Required work
Locate every line in the rows below that contains the string "pipe" and copy each of those lines. Case counts.
+ + + +
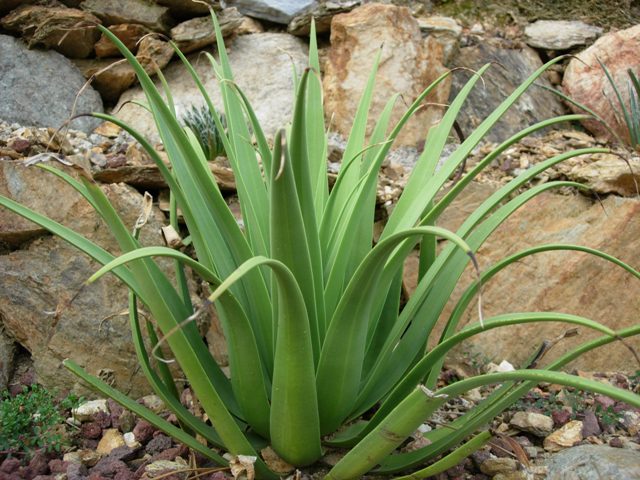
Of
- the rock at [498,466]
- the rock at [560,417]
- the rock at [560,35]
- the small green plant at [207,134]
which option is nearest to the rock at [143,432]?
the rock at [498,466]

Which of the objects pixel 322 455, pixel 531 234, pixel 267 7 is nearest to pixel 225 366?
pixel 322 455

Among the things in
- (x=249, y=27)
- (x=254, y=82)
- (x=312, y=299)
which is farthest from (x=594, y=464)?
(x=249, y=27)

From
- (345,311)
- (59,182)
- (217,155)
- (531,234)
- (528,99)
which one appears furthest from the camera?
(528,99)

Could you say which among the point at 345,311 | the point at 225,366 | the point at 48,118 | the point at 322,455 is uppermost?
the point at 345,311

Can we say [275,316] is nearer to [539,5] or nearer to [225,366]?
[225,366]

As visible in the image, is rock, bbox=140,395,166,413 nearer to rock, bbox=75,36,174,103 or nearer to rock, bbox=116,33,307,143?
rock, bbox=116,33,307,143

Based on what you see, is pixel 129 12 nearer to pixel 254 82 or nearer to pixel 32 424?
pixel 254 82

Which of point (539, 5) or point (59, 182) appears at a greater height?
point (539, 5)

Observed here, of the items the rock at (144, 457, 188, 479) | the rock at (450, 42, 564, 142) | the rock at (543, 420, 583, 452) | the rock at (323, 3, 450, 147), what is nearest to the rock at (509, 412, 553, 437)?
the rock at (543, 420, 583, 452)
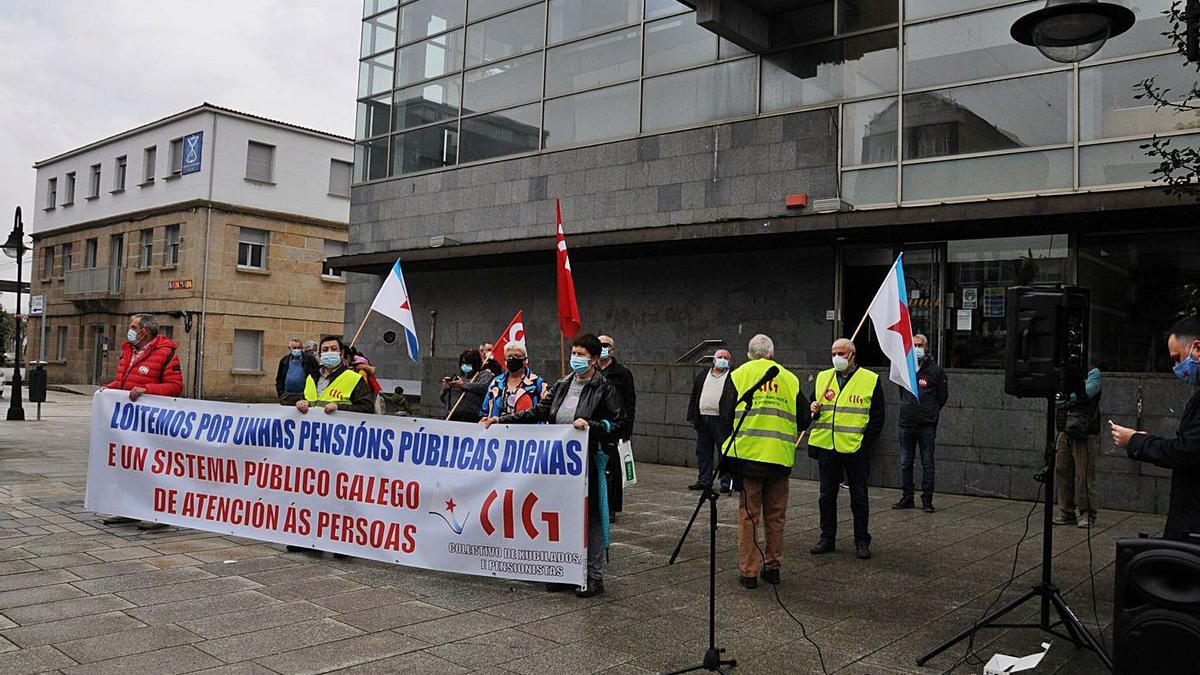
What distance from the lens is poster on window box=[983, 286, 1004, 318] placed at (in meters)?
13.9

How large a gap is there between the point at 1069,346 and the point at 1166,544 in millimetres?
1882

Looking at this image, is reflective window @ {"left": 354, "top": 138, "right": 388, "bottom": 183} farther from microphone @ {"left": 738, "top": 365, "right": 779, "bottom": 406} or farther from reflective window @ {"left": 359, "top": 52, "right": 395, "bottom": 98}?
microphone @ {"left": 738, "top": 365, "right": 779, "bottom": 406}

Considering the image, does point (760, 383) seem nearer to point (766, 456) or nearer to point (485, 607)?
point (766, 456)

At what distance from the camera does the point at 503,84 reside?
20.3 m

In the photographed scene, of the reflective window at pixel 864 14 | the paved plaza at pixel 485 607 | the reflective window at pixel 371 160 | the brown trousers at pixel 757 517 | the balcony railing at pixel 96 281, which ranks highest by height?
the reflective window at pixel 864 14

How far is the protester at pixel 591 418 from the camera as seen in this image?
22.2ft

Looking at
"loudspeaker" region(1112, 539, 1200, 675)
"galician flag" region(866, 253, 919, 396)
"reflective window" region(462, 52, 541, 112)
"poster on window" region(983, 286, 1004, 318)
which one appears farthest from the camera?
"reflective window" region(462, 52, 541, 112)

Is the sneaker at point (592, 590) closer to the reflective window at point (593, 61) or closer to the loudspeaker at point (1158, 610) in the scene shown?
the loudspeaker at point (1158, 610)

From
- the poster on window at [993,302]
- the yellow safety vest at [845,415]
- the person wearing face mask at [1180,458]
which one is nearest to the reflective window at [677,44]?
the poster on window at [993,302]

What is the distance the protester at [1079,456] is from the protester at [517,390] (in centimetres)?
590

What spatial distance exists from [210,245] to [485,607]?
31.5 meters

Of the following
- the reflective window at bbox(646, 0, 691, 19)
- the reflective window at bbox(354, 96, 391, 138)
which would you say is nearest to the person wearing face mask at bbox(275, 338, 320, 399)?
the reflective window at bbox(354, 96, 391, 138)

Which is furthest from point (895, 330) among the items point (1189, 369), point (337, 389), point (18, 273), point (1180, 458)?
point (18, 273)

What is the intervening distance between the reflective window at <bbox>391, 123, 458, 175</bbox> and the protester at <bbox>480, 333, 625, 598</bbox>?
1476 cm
+ + + +
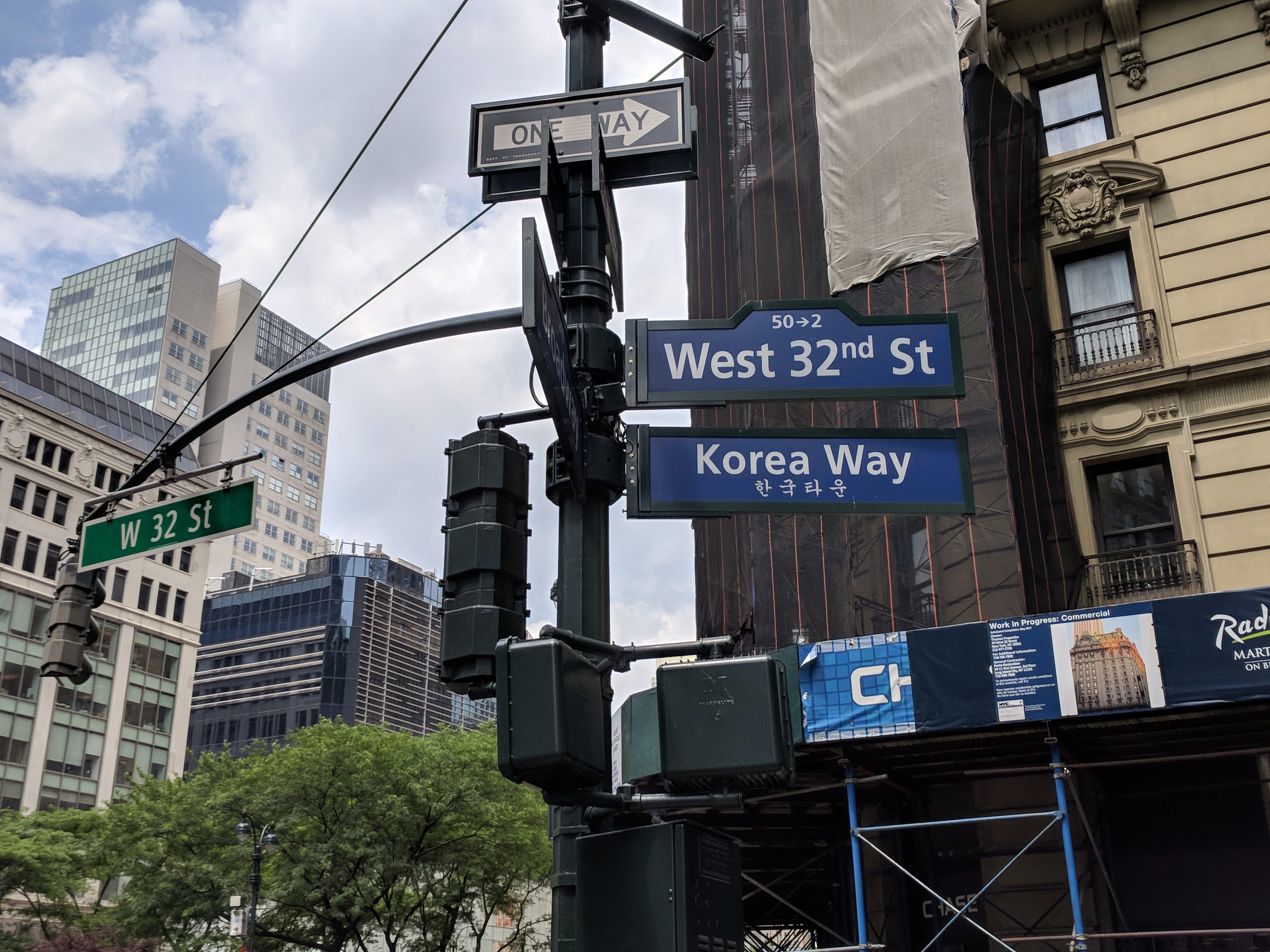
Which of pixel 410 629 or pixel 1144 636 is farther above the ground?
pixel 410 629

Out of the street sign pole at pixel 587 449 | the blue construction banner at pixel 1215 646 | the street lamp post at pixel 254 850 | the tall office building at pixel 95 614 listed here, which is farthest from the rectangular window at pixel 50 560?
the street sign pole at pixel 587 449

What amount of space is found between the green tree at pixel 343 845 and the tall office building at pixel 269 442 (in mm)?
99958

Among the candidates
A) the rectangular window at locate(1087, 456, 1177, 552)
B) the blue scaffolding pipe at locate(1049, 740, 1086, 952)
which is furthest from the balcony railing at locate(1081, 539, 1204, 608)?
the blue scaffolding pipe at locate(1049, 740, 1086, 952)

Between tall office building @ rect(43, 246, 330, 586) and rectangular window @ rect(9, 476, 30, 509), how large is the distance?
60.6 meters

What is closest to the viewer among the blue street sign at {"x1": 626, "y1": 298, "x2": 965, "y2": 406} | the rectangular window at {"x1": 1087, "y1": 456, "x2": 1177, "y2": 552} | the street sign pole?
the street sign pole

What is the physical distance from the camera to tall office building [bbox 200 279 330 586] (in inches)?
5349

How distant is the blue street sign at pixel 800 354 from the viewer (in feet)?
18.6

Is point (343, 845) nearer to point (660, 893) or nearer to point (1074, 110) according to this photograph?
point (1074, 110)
+ + + +
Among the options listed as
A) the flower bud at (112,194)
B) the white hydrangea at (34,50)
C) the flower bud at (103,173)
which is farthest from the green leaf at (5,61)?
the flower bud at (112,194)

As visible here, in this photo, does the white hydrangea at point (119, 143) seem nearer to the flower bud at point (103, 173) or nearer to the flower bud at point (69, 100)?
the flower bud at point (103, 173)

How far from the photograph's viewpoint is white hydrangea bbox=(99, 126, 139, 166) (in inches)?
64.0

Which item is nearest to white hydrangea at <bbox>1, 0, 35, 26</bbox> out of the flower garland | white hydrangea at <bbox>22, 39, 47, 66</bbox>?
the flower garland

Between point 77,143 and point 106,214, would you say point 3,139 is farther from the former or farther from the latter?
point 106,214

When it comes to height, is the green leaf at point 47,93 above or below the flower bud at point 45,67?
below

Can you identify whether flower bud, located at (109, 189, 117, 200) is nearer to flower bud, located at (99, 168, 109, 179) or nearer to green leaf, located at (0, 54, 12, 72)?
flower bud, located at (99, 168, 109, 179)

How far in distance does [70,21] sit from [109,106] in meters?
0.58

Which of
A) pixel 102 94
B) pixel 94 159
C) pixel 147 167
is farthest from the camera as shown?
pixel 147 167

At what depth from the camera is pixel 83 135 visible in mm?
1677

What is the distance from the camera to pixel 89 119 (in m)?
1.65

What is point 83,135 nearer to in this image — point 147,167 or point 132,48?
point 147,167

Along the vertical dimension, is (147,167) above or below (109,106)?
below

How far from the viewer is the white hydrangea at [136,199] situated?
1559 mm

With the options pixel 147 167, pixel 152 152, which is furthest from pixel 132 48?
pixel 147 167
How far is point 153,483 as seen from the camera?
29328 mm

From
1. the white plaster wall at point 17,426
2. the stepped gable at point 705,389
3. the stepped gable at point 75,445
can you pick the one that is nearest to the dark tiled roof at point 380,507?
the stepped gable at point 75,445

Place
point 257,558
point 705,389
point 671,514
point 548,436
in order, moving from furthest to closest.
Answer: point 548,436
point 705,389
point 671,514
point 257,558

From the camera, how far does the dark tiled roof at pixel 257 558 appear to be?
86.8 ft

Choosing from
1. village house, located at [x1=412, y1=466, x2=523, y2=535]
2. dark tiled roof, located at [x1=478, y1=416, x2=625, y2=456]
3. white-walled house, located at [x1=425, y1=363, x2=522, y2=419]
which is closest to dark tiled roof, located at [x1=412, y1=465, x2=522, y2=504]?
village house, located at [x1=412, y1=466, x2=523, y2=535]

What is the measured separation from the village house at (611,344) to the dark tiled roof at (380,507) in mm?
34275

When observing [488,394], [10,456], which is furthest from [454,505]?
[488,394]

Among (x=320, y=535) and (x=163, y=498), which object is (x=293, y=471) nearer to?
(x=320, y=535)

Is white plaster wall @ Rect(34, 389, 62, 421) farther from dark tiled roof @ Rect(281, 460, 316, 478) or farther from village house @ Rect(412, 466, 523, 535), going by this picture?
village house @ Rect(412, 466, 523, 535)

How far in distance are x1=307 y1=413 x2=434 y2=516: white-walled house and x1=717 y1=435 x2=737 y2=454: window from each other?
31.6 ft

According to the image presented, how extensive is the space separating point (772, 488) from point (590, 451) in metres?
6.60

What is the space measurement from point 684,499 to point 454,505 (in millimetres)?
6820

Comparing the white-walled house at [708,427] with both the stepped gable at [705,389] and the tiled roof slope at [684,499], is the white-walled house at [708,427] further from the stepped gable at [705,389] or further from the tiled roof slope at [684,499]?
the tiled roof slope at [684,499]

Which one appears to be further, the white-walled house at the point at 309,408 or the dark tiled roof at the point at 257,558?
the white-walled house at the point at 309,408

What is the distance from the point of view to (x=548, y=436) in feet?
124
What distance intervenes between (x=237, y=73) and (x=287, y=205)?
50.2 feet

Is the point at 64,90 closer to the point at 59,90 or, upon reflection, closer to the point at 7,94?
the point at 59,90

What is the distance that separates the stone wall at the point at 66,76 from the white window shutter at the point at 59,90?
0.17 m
+ + + +
Full solution
B) the blue scaffolding pipe at locate(1049, 740, 1086, 952)
the blue scaffolding pipe at locate(1049, 740, 1086, 952)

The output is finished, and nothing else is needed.